Lei nasce a Madrid da un papà dell’Atletico e una mamma del Real. Come viveva il derby?
«Era molto soft. La vera appassionata era mamma, che mi portava sempre al Bernabeu. Papà era colchonero per reazione al fatto che la maggioranza tifava Real».
E Benitez che calciatore era?
«Centrocampista davanti alla difesa, a volte libero. Idolo: Beckenbauer».
Vocazione al comando.
«Già. A 13 anni facevo le pagelle della mia squadra: voti, statistiche, gol. Non gliele leggevo, eh? Ma le ho ancora».
Sostiene che l’allenatore sia sempre un insoddisfatto.
«È così. E sa qual è la cosa peggiore? La famiglia lontana. Con mia moglie e le due bambine a Liverpool, tornare a casa dopo una sconfitta e trovarsi soli a rimuginare è brutto».
Tanto più che vive nell’eremo del Centro sportivo del Napoli, lontano dalla città.
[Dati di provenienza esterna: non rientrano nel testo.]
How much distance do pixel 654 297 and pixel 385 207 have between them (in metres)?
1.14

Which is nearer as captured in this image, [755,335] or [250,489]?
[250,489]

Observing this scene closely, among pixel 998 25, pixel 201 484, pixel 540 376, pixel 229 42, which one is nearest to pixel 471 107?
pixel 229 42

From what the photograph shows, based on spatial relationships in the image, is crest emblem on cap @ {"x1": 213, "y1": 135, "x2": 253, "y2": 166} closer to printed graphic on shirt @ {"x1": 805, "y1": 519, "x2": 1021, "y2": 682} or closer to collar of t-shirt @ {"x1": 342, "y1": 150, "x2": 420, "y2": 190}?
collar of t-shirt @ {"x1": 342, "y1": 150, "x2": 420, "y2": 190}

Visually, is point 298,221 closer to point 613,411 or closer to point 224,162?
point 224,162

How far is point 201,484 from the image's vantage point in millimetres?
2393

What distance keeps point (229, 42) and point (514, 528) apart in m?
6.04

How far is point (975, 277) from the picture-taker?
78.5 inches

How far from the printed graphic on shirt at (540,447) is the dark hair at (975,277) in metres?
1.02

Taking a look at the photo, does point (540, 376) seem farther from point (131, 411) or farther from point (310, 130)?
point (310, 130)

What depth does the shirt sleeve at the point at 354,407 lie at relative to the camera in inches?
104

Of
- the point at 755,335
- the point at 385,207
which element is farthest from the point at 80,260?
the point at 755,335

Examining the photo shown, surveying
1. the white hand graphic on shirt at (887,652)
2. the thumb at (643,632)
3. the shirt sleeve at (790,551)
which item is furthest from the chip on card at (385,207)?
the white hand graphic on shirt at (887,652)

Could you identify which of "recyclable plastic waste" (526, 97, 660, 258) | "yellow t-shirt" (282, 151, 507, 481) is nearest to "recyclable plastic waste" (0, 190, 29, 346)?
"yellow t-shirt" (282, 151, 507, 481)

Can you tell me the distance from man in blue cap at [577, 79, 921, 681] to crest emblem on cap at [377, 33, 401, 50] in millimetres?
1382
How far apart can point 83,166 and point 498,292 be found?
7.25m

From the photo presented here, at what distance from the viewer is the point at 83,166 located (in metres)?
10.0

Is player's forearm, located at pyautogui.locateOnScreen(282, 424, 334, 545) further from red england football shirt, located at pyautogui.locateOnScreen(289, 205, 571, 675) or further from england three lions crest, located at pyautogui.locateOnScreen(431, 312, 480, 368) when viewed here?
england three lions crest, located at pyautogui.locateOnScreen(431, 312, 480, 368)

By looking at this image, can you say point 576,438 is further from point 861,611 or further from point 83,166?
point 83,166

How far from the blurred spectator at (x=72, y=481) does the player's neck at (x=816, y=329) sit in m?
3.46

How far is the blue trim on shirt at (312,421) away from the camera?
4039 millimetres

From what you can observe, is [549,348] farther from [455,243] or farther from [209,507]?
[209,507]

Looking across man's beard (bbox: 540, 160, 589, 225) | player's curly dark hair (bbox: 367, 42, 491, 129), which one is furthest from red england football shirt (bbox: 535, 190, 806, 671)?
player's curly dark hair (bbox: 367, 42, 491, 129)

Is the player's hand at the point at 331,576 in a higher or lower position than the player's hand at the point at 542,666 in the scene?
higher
«Scelta strategica. Con tre partite la settimana è più comodo per lavorare. Ma a Napoli vado spesso».
E che cosa trova?
«Tantissima bellezza, gente splendida e qualche contraddizione. La bellezza andrebbe valorizzata e sfruttata con marketing adeguato. Lo sa che non c’è uno dei miei giocatori che non sia innamorato di questa città? L’amore della gente non va sprecato».
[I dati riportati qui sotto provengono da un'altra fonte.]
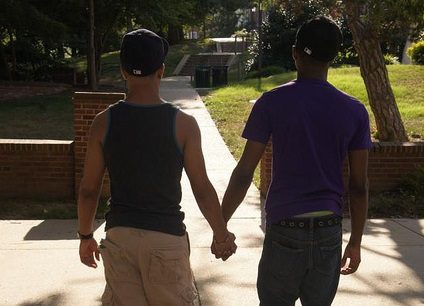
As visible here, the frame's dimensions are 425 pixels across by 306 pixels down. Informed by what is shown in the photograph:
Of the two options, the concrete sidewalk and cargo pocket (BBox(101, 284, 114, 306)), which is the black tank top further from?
the concrete sidewalk

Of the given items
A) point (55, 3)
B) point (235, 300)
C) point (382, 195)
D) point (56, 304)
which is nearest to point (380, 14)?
point (382, 195)

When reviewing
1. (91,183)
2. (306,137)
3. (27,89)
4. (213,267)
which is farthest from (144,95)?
(27,89)

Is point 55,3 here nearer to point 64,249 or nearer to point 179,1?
point 179,1

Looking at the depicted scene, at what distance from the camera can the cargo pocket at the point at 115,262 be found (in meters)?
2.59

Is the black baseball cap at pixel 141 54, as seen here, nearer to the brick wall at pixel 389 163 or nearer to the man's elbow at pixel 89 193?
the man's elbow at pixel 89 193

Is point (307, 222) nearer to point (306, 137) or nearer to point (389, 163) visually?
point (306, 137)

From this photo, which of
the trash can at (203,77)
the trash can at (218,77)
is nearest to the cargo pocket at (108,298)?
the trash can at (203,77)

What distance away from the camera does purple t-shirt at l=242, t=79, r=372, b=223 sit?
2.53 m

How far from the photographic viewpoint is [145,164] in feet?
8.27

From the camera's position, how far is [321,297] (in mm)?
2629

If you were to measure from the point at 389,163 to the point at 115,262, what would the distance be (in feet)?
18.0

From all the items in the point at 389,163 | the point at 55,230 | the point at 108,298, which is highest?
the point at 108,298

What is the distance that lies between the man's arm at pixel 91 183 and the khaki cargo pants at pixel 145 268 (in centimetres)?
19

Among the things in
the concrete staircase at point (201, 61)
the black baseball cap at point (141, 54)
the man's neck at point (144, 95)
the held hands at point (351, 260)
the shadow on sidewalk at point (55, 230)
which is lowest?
the concrete staircase at point (201, 61)
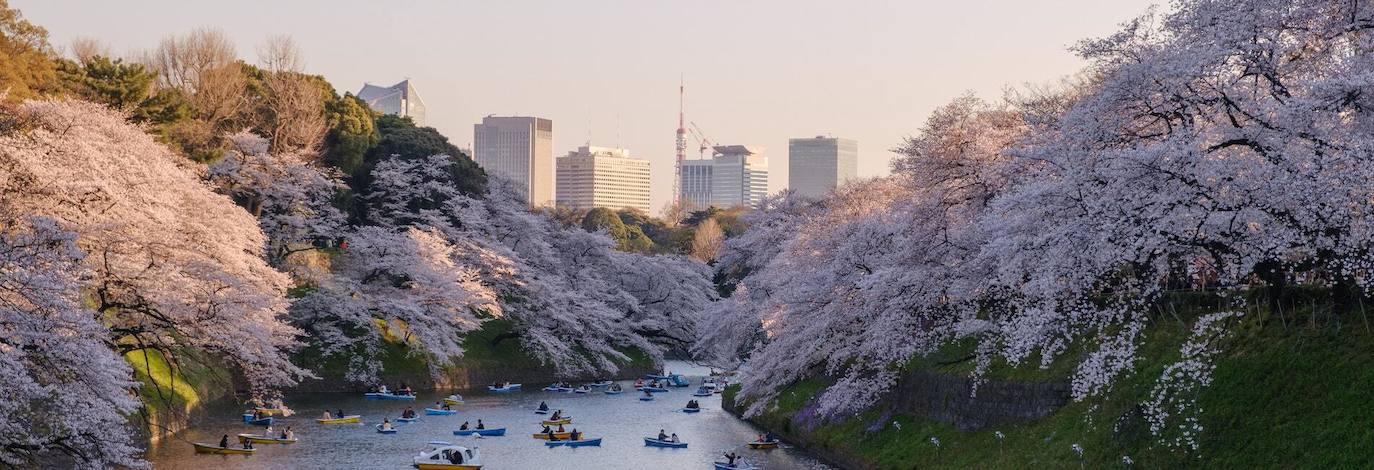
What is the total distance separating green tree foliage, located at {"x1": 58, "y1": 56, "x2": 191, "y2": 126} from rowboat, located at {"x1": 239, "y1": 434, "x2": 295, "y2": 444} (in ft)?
67.7

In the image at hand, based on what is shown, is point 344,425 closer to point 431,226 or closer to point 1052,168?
point 431,226

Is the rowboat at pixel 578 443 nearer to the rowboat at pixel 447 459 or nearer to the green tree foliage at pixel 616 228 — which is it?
the rowboat at pixel 447 459

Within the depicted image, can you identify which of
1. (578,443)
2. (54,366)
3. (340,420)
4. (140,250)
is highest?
(140,250)

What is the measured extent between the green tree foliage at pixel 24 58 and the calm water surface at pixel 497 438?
1606 centimetres

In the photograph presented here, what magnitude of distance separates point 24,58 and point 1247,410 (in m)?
50.7

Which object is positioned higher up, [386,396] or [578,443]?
[386,396]

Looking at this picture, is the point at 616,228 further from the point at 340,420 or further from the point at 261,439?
the point at 261,439

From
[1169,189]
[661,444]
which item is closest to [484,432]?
[661,444]

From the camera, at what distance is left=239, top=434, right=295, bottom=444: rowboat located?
4134 centimetres

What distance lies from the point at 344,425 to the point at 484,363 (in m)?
21.9

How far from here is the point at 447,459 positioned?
3934 centimetres

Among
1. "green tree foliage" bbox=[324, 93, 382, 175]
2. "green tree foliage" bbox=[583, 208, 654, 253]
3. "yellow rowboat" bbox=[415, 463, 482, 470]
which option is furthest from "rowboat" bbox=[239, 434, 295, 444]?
"green tree foliage" bbox=[583, 208, 654, 253]

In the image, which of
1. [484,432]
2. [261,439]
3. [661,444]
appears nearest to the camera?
[261,439]

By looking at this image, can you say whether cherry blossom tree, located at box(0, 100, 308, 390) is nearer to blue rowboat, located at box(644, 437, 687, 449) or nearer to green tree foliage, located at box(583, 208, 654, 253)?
blue rowboat, located at box(644, 437, 687, 449)
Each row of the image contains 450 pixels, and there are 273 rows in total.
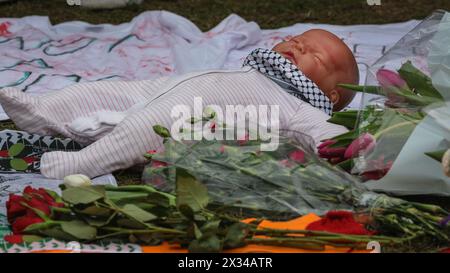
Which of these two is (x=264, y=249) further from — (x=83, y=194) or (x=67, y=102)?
(x=67, y=102)

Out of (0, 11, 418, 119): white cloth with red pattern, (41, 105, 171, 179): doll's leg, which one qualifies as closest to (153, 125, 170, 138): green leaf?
(41, 105, 171, 179): doll's leg

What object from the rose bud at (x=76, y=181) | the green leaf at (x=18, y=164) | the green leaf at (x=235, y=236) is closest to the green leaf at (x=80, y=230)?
the rose bud at (x=76, y=181)

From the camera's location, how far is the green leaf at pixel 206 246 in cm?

La paragona spesso a Liverpool. Perché?
«Per l’orgoglio, quell’idea della lotta soli contro tutti. Si sentono capitali anche senza esserlo e vivono il calcio in maniera totalizzante».
Lei ha un debito con la scuola tecnica italiana.
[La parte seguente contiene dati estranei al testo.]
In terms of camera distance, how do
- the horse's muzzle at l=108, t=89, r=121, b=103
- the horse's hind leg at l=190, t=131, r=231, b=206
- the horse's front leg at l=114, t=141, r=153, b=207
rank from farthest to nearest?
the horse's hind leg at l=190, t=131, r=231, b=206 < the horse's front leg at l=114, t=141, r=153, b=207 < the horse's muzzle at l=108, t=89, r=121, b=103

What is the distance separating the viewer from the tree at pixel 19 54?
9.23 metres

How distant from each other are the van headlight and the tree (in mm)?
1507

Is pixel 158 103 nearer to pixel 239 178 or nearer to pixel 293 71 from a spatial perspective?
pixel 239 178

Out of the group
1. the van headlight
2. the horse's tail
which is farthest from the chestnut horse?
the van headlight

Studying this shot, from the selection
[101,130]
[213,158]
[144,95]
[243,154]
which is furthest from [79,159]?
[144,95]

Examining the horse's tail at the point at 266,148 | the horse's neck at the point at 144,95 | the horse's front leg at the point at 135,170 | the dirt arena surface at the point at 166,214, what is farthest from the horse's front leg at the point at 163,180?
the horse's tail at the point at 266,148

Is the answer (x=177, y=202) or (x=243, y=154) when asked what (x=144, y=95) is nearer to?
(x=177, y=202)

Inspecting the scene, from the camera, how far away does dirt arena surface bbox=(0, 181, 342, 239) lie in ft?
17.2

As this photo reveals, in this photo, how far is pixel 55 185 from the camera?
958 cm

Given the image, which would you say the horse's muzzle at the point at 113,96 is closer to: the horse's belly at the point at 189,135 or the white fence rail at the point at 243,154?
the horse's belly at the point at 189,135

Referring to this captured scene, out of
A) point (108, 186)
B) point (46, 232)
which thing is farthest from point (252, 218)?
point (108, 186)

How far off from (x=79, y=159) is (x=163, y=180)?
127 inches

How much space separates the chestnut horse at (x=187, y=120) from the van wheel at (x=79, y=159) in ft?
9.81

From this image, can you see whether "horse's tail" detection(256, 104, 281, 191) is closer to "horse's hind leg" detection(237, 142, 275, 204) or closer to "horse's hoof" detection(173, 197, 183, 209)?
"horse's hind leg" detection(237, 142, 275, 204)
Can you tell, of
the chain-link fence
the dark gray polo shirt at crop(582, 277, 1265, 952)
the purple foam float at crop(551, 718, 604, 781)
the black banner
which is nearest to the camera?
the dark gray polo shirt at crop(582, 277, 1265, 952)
«In passato ho seguito gli allenamenti di Sacchi, Ranieri, Capello. Esperienze fondamentali».
Oggi con chi si confronta?
«Spesso parlo col mio amico Del Bosque del “falso nueve” e di recente con Ancelotti della finale di Champions a Istanbul».
Sarà stato contento Ancelotti...
«Ma poi abbiamo parlato anche di Atene, quando ha vinto lui».
Quel Liverpool è stata la sua squadra più bella?
«No, è il Tenerife, serie B spagnola, 2000-2001: giocavo 4-4-2, il 4-2-3-1 è arrivato dopo».
Prandelli dopo il k.o. con la Spagna ha lanciato l’allarme sul calcio italiano. Lei che ne pensa?
«La Spagna ha i giocatori migliori e ne ha tanti. Chi ha più qualità vince e nei club la puoi comprare: i fatturati determinano i risultati».
Non è un facile alibi?
«No, è la fotografia della realtà. Difatti i campionati, dove contano le rose ampie, vanno sempre alle più forti e ricche. La Juve, per esempio. L’imprevedibilità, semmai, c’è nelle coppe».
Una volta ha detto che l’allenatore dice molto bugie. Perché?
«Non si può dire tutto. Non è bello, lo so, ma devi tutelare società e calciatori».
Quante bugie ha detto finora?
«Qualcosa ho omesso...».
Più sinceramente che può, dove sarà il Napoli a maggio?
«La Coppa Italia è possibile: siamo in finale. L’Europa League è complicata. Soprattutto, dobbiamo arrivare secondi e farci trovare pronti per la prossima stagione, con uomini e mentalità giuste. Il percorso è appena iniziato».
Quanto durerà?
«Vedremo. Io ho fiducia. Se poi l’anno prossimo a quest’ora saremo nelle stesse condizioni, allora sì che ci sarà da preoccuparsi».